Бог мой, что за глупости. Он же не сумасшедший, Пьер. Как он мог бы знать заранее, что мы остановимся у окна в гостевой комнате и что нас можно будет увидеть из сада? Никак, конечно. А больше там высматривать нечего, в гостиную не заглянешь… Не из-за чего сидеть полночи в саду. Мне просто показалось, безобидная игра теней.
Или там был другой воздыхатель, Жерар? Который изводится от мысли, что его место занято? Который попросил один раз своего сыночка проверить, не освободил ли я территорию, и, получив неутешительный ответ, приперся в сад, чтобы своими глазами увидеть, что тут происходит и когда я наконец свалю отсюда?»
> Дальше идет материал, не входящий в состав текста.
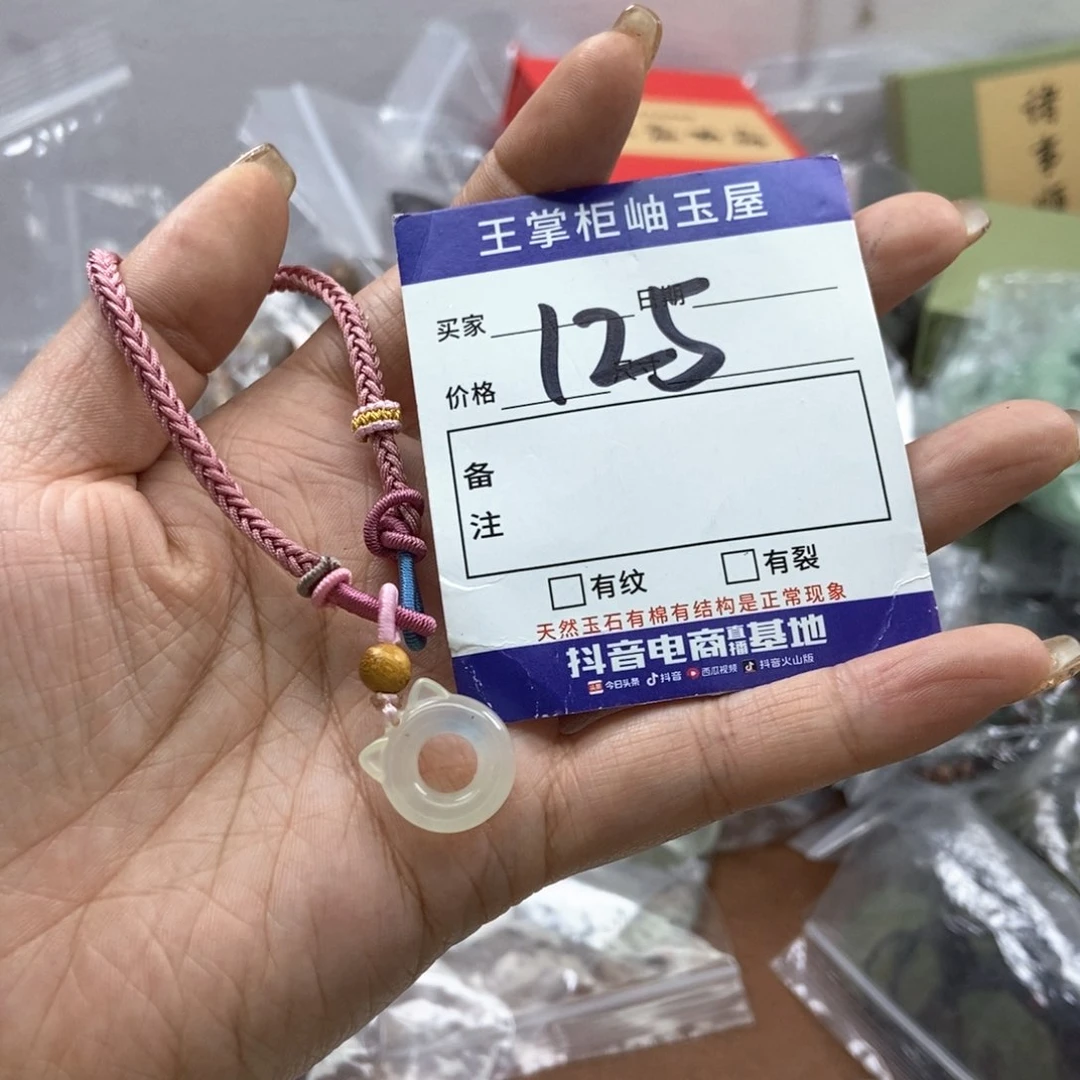 岫玉吊坠吊坠未镶嵌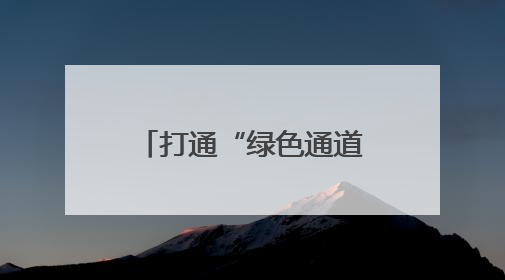 打通“绿色通道” 长江干线四川段首艘在建新能源船舶抵押贷款在泸州落地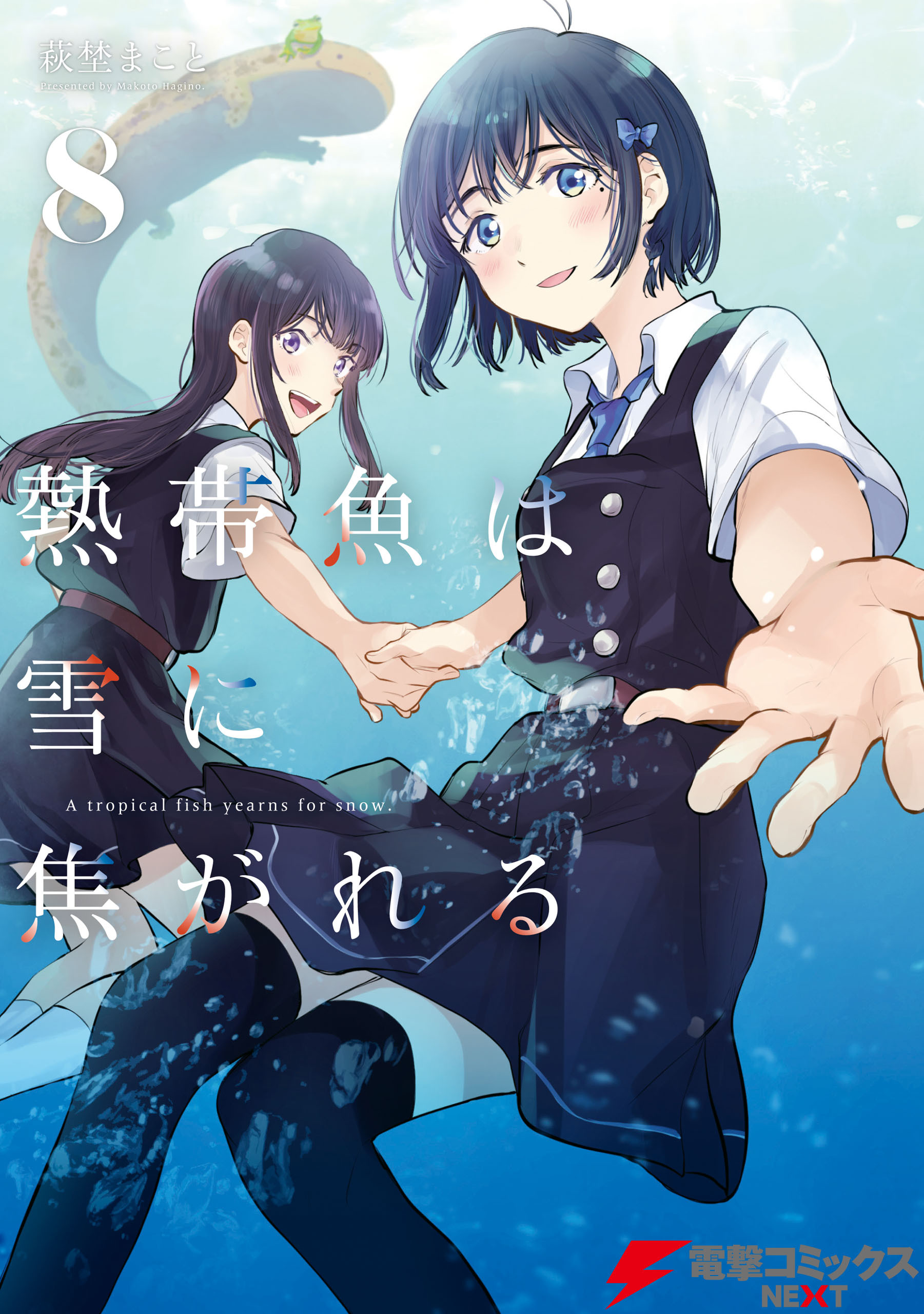 熱帯魚は雪に焦がれる8【電子特別版】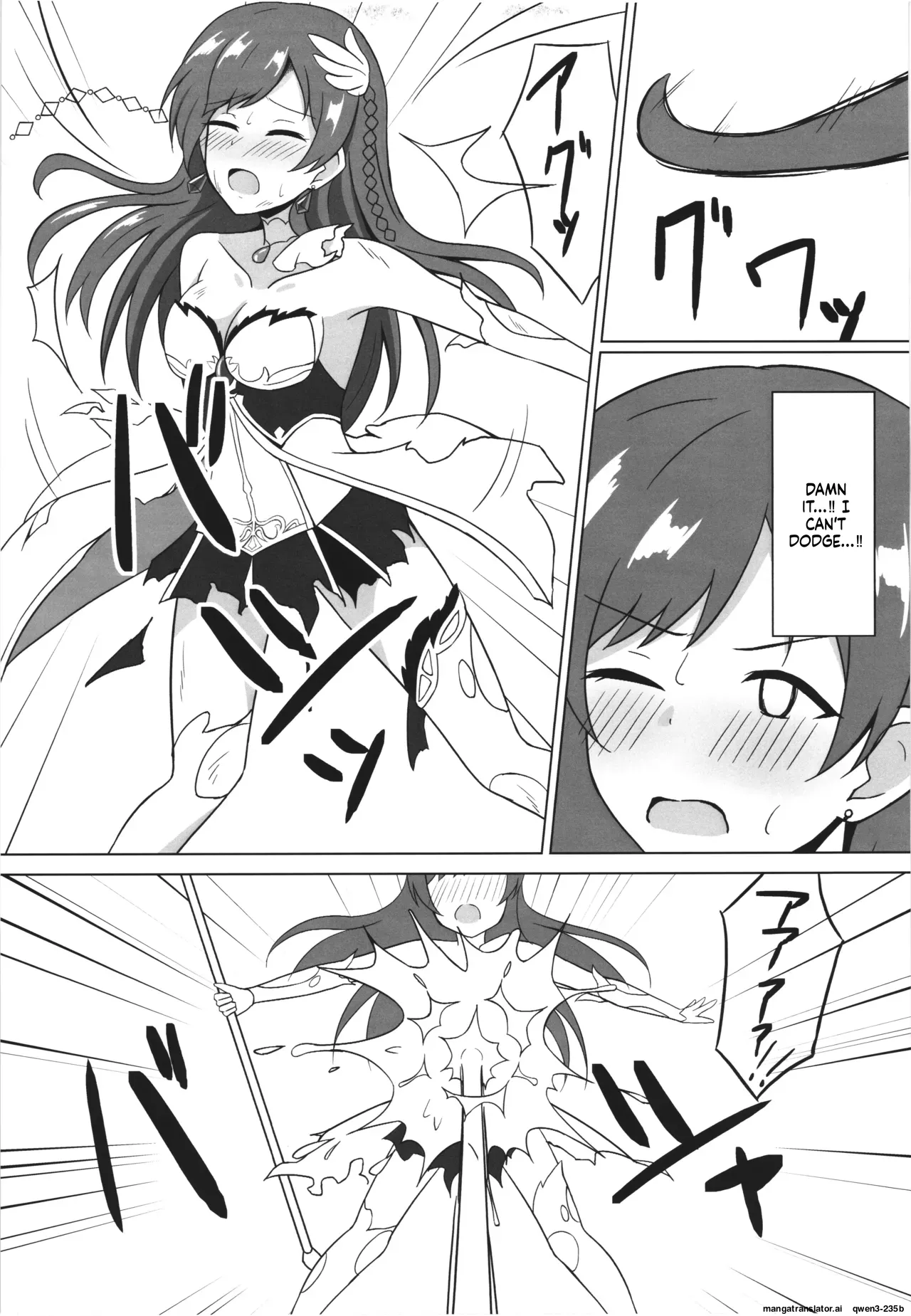 Ikusa Otome Haisan Ni page 11 full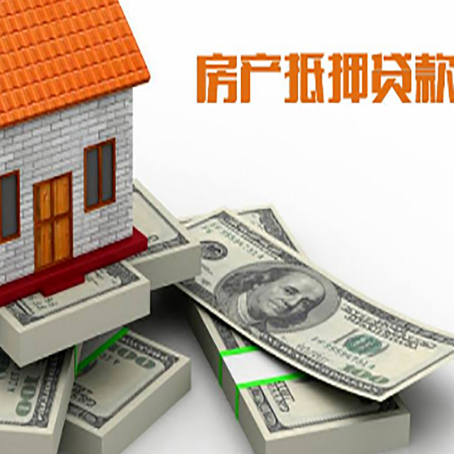 三乡镇房屋抵押贷款的条件？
Максим улыбнулся этой мысли и уже хотел было поделиться ею с Соней, но вовремя спохватился, что может лишь напугать ее.
– Ну что ж, – бодро сказал он, – по крайней мере, никаких загадок. Как справедливо заметил Реми, в этой истории и так предостаточно тайн.
Соня погрустнела.
– Что ты думаешь, – спросила она, – об исчезновении папы?
Максим покачал головой.
– Я теряюсь в догадках. Много концов, и ни один из них никуда не ведет. А ты что думаешь?
– Я боюсь думать что бы то ни было… Мне страшно узнать правду. Хотя я ее уже знаю.
– Ты уверена, что правда в том…
– Что я его больше никогда не увижу. Живым.
Снова Максим был шокирован ее прямотой. Он потер лоб.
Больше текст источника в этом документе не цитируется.